* **SELECTED PASSAGE**:
Sharing the Wisdom of Women Warriors #4
The Glass Ceiling
First Published on March 31, 2016 by Shirley Ramos
Co-founder of the Women Building Change Leadership Boot Camp
In recent posts, The Sticky Floor and The Even Stickier Ladder, we considered the reasons why women, specifically in the construction industry, hesitate to aspire to leadership positions, or upon deciding to embark on the path to promotion, why the climb up the ladder seems long, tedious and “sticky.”
For those that choose to navigate the ladder, usually over a period of several years and a multitude of experiences, there are real leadership opportunities within the industry. Middle and even “lead” management positions are attainable, with positions such as project manager, senior engineer and director of safety being offered to women more often. But what about those that aspire to the C-level positions available in the industry? Is there a rung on the ladder that women are able see past but not push through? What does that look like for women leaders in construction?
Merriam Webster defines the glass ceiling as “an intangible barrier within a hierarchy that prevents women or minorities from obtaining upper-level positions”. Other sources define it further. “The glass ceiling metaphor has often been used to describe invisible barriers (“glass”) through which women can see elite positions but cannot reach them (“ceiling”). These barriers prevent large numbers of women and ethnic minorities from obtaining and securing the most powerful, prestigious, and highest-grossing jobs in the workforce. Moreover, this effect may make women feel they are not worthy to fill high-ranking positions or as if their bosses do not take them seriously or see them as potential candidates for advancement.” This characterizes the phenomena well, but women in the construction industry also experience challenges if/when they obtain those positions that are perceived as being at the top rung of the leadership ladder.

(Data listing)
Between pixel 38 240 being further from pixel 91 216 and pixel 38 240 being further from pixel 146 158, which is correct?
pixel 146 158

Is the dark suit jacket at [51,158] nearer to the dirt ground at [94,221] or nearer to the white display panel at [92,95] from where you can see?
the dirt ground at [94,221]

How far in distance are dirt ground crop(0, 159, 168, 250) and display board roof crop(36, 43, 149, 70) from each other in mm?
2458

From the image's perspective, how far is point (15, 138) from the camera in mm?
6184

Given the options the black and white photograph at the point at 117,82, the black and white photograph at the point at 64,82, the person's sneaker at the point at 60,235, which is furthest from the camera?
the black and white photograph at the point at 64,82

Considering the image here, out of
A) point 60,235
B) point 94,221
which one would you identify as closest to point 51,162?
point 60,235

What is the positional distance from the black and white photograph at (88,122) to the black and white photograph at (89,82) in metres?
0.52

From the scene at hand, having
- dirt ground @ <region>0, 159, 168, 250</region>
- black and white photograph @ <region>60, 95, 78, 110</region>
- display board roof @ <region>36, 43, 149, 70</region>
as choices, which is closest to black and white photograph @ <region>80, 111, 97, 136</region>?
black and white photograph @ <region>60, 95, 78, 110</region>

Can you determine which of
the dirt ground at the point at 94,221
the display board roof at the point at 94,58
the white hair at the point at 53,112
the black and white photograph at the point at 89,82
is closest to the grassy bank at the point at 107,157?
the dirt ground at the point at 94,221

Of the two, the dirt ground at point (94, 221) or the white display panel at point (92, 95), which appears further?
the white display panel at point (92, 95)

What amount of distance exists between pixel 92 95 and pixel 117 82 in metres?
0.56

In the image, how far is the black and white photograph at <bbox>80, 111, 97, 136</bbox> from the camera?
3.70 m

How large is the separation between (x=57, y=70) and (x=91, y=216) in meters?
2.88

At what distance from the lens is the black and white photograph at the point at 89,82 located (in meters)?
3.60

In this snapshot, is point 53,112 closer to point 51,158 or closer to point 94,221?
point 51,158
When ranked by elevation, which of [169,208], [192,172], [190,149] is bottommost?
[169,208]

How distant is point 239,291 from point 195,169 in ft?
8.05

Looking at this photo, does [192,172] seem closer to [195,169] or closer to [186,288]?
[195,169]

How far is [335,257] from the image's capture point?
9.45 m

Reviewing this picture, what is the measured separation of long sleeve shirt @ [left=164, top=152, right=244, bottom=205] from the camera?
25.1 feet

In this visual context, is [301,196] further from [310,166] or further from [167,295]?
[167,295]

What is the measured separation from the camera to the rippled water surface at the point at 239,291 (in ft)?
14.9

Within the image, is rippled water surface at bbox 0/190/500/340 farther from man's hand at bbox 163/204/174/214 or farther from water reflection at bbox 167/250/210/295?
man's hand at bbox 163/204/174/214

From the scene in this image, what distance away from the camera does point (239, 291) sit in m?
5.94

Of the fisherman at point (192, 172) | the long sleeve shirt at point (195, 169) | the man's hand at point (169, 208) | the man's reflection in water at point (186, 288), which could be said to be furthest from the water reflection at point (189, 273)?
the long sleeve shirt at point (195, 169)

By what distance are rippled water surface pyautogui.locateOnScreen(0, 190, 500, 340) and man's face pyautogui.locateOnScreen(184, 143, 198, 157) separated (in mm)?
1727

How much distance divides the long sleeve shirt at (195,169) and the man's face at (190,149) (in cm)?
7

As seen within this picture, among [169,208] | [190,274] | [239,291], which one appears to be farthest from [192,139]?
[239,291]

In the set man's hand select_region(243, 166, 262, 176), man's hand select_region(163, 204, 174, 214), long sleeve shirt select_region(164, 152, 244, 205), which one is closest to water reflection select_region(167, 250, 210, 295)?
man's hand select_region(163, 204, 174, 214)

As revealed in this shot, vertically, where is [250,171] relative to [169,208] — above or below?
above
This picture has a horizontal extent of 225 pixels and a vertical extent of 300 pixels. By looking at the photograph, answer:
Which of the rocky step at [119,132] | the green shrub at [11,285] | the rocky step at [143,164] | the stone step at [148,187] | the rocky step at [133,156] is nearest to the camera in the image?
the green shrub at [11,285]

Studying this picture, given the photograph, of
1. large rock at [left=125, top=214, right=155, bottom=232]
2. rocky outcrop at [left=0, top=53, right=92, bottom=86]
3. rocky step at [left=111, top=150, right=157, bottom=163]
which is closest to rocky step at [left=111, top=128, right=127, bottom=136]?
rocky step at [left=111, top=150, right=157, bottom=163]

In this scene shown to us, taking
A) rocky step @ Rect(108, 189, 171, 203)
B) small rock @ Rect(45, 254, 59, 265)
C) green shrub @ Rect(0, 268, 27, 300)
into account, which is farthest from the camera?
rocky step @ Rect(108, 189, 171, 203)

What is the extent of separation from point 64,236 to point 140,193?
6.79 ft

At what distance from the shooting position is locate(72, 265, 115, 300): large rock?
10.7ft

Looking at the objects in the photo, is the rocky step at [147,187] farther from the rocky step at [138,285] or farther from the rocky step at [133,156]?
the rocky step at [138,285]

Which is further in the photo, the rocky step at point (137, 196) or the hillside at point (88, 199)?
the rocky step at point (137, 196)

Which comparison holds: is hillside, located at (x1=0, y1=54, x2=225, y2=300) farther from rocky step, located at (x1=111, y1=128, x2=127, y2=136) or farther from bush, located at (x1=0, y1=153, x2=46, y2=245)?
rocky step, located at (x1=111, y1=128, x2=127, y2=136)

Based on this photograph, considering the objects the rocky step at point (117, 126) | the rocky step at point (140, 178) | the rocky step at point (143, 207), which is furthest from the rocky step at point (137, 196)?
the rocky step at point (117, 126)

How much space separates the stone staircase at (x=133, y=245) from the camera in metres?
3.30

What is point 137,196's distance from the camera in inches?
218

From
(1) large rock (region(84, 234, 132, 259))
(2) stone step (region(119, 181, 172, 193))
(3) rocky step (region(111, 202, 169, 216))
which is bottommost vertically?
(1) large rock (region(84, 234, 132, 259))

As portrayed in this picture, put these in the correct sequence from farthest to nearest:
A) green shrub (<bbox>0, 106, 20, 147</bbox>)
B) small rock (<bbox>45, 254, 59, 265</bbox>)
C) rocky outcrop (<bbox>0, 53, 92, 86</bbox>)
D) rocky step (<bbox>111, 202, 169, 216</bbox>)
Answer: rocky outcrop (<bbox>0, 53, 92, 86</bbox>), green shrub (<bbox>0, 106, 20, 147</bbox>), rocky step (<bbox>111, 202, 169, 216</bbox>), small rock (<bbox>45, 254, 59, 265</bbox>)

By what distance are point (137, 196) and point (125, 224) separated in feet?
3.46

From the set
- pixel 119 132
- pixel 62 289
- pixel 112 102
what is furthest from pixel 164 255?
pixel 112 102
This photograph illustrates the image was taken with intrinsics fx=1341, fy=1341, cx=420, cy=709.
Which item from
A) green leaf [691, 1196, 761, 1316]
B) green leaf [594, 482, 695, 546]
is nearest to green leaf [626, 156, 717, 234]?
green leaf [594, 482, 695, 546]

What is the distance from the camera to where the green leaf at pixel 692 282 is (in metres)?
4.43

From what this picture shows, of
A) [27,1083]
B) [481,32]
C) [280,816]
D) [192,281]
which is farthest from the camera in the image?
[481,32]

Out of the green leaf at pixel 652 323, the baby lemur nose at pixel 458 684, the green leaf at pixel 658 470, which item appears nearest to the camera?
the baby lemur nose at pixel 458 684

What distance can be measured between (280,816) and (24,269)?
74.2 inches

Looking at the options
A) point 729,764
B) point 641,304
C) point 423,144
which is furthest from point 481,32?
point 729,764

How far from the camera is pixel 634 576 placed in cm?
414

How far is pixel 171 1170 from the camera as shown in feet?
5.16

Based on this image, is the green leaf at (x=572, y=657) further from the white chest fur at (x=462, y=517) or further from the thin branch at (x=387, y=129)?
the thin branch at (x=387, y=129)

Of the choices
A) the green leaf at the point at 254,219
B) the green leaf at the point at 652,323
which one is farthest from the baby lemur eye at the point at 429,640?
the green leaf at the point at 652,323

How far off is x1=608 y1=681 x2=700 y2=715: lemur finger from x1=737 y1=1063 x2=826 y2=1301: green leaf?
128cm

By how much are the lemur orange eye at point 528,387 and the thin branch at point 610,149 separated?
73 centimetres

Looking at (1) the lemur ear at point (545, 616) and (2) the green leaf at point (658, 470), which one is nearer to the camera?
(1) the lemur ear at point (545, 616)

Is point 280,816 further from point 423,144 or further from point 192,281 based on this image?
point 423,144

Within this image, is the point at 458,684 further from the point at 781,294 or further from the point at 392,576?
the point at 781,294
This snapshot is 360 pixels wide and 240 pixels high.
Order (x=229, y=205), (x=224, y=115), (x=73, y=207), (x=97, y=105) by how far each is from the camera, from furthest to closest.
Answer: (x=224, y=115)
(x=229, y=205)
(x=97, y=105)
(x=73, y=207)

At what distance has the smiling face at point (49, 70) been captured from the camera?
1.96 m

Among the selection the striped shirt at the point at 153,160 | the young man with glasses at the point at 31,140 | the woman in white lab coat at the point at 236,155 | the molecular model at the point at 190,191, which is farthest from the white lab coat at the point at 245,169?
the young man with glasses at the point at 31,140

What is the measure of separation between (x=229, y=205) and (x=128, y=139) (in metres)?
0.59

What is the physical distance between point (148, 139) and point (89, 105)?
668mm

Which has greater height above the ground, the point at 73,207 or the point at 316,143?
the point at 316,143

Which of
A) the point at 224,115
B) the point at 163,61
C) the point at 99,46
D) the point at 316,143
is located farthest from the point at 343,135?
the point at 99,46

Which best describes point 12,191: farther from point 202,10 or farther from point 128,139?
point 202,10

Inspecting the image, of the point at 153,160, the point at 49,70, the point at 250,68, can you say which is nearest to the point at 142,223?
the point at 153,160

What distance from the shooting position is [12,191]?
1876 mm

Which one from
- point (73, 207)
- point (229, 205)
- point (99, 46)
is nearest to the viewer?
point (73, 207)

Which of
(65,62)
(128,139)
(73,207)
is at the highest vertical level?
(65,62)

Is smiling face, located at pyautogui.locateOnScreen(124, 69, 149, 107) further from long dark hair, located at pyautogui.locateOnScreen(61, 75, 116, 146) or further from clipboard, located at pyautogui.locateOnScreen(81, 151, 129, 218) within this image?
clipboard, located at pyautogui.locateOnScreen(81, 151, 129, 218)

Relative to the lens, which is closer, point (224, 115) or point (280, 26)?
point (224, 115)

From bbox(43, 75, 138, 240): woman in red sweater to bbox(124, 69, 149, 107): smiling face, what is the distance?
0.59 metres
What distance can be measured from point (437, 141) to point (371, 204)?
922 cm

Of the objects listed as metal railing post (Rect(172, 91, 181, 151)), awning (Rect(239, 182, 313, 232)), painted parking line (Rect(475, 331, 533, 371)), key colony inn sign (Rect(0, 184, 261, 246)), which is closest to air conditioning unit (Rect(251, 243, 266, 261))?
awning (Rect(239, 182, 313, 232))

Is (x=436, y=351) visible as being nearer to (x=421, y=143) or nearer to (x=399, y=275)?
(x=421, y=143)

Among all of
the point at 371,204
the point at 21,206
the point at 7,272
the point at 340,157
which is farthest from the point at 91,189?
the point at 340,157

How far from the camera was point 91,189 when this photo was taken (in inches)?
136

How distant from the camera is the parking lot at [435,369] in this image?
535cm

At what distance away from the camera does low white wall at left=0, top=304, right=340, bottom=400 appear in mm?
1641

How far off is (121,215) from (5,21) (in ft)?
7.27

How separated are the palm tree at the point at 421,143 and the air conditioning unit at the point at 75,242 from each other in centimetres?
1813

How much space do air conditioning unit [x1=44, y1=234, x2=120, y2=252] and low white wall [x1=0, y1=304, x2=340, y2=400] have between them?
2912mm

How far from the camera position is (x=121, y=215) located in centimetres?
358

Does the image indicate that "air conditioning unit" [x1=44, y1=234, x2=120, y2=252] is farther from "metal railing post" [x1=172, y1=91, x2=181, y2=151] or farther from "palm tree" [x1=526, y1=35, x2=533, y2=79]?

* **OBJECTIVE A**: Rewrite the part of the glass ceiling post that opens with the words containing "For those that" and closes with "leaders in construction?", substituting "site supervisor" for "project manager".
* **OBJECTIVE B**: Convert the records from the line containing "What distance can be measured from" through the end of the records into a Markdown table with the columns Row and Line, one row per line, omitting blank lines.
The text and the records have no connection to each other.

* **FULL RESPONSE A**:
For those that choose to navigate the ladder, usually over a period of several years and a multitude of experiences, there are real leadership opportunities within the industry. Middle and even “lead” management positions are attainable, with positions such as site supervisor, senior engineer and director of safety being offered to women more often. But what about those that aspire to the C-level positions available in the industry? Is there a rung on the ladder that women are able see past but not push through? What does that look like for women leaders in construction?

* **FULL RESPONSE B**:
| Row | Line |
|---|---|
| 1 | What distance can be measured from point (437, 141) to point (371, 204)? |
| 2 | 922 cm |
| 3 | Of the objects listed as metal railing post (Rect(172, 91, 181, 151)), awning (Rect(239, 182, 313, 232)), painted parking line (Rect(475, 331, 533, 371)), key colony inn sign (Rect(0, 184, 261, 246)), which is closest to air conditioning unit (Rect(251, 243, 266, 261))? |
| 4 | awning (Rect(239, 182, 313, 232)) |
| 5 | Is (x=436, y=351) visible as being nearer to (x=421, y=143) or nearer to (x=399, y=275)? |
| 6 | (x=421, y=143) |
| 7 | Among all of |
| 8 | the point at 371,204 |
| 9 | the point at 21,206 |
| 10 | the point at 7,272 |
| 11 | the point at 340,157 |
| 12 | which is farthest from the point at 91,189? |
| 13 | the point at 340,157 |
| 14 | How far from the camera was point 91,189 when this photo was taken (in inches)? |
| 15 | 136 |
| 16 | How distant from the camera is the parking lot at [435,369] in this image? |
| 17 | 535cm |
| 18 | At what distance away from the camera does low white wall at left=0, top=304, right=340, bottom=400 appear in mm? |
| 19 | 1641 |
| 20 | How far off is (121,215) from (5,21) (in ft)? |
| 21 | 7.27 |
| 22 | How separated are the palm tree at the point at 421,143 and the air conditioning unit at the point at 75,242 from each other in centimetres? |
| 23 | 1813 |
| 24 | How much space do air conditioning unit [x1=44, y1=234, x2=120, y2=252] and low white wall [x1=0, y1=304, x2=340, y2=400] have between them? |
| 25 | 2912mm |
| 26 | How far from the camera position is (x=121, y=215) located in centimetres? |
| 27 | 358 |
| 28 | Does the image indicate that "air conditioning unit" [x1=44, y1=234, x2=120, y2=252] is farther from "metal railing post" [x1=172, y1=91, x2=181, y2=151] or farther from "palm tree" [x1=526, y1=35, x2=533, y2=79]? |